As businesses brace for the economic impact, several trade groups are urging the federal government to take steps to help counteract the drastic drop in foreign investments and preserve desperately-needed liquidity.
The steps are designed to help stave off the expected lack of cashflow for small and medium-sized businesses.
“We are trying to make progress on a national crisis, in terms of saving our employees and our companies, where millions of Mexicans work, to lessen the economic burden it provides for them,” said Carlos Salazar, the president of the business coordinating council (CCE) during a 19 March online press conference.

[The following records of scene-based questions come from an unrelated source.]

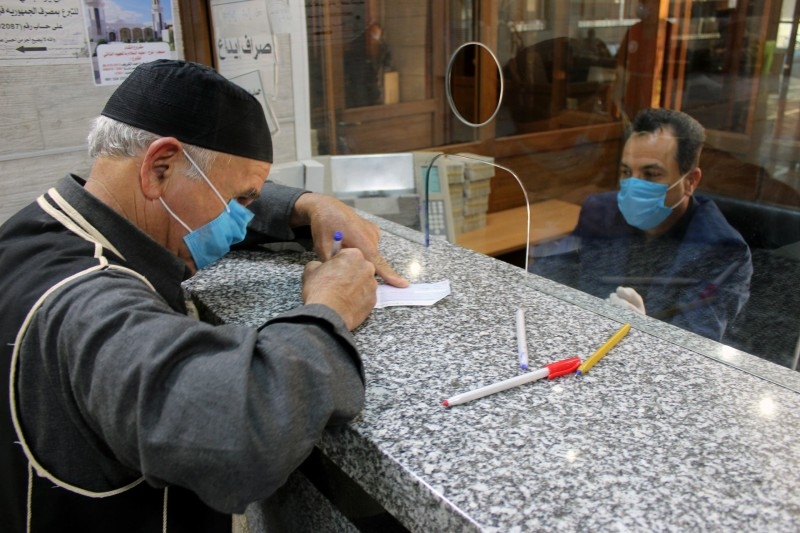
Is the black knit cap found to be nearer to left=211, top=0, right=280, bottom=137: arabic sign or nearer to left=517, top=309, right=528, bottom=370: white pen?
left=517, top=309, right=528, bottom=370: white pen

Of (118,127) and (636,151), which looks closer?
(118,127)

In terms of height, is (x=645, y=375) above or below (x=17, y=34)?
below

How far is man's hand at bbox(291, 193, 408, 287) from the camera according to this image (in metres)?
1.21

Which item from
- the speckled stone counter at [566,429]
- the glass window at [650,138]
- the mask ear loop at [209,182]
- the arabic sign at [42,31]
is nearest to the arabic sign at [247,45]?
the arabic sign at [42,31]

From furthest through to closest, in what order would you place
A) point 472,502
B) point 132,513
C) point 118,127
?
point 118,127, point 132,513, point 472,502

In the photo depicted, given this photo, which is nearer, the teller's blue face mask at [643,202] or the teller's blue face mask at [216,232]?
the teller's blue face mask at [216,232]

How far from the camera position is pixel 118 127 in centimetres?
90

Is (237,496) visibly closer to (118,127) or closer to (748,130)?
(118,127)

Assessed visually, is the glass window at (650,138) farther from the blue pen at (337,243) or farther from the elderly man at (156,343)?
the elderly man at (156,343)

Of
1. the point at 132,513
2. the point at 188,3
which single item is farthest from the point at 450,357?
the point at 188,3

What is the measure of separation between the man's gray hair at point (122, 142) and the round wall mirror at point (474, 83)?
783mm

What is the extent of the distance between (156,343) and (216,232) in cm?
41

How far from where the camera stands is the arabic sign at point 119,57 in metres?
1.79

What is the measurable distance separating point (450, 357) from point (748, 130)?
22.0 inches
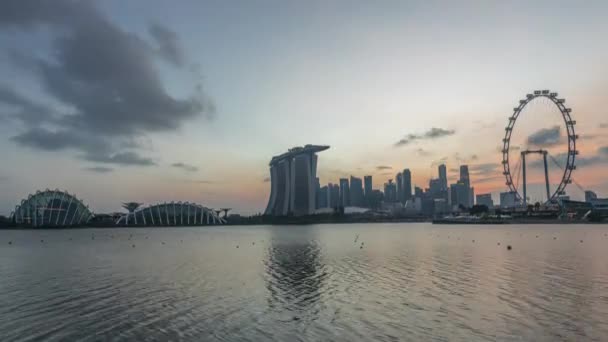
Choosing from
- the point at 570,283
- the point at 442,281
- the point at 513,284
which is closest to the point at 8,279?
the point at 442,281

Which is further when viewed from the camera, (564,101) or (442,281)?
(564,101)

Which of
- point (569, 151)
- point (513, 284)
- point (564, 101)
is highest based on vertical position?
point (564, 101)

Moody’s Analytics has estimated that the Mexican economy could contract as much as 2.3% in the coming year. It anticipates that the currency depreciation and inflation rebound will result in the government maintaining a tighter fiscal and monetary policy to stave off future instability.
However, these are measures that industry advocates are begging the government not to implement immediately, until the crisis at hand has passed.
“These are practical steps that will be effective in the short term, to help our workers and our consumers,” Salazar said. “We are not asking for subsidies - this is not a mistaken request to simply boost the private sector. We are trying to figure out how to rescue companies so that they can continue to operate.”
One key recommendation is for the federal government to reallocate funds to stimulate the economy.
Mexico currently has a target of maintaining a 1% surplus of its annual GDP - a target that these business organisations say needs to be set aside during these emergency conditions.
Groups are also calling for greater energy sector public-private cooperation, by leveraging the Private Sector-Government Infrastructure Investment Agreement that was signed last December. This agreement aims to enable the private sector to fund 147 new projects between 2020 and 2024.
Business organisations have also recommended the federal government provide subsistence wages to any employees with jobs that have been cut due to economic contraction.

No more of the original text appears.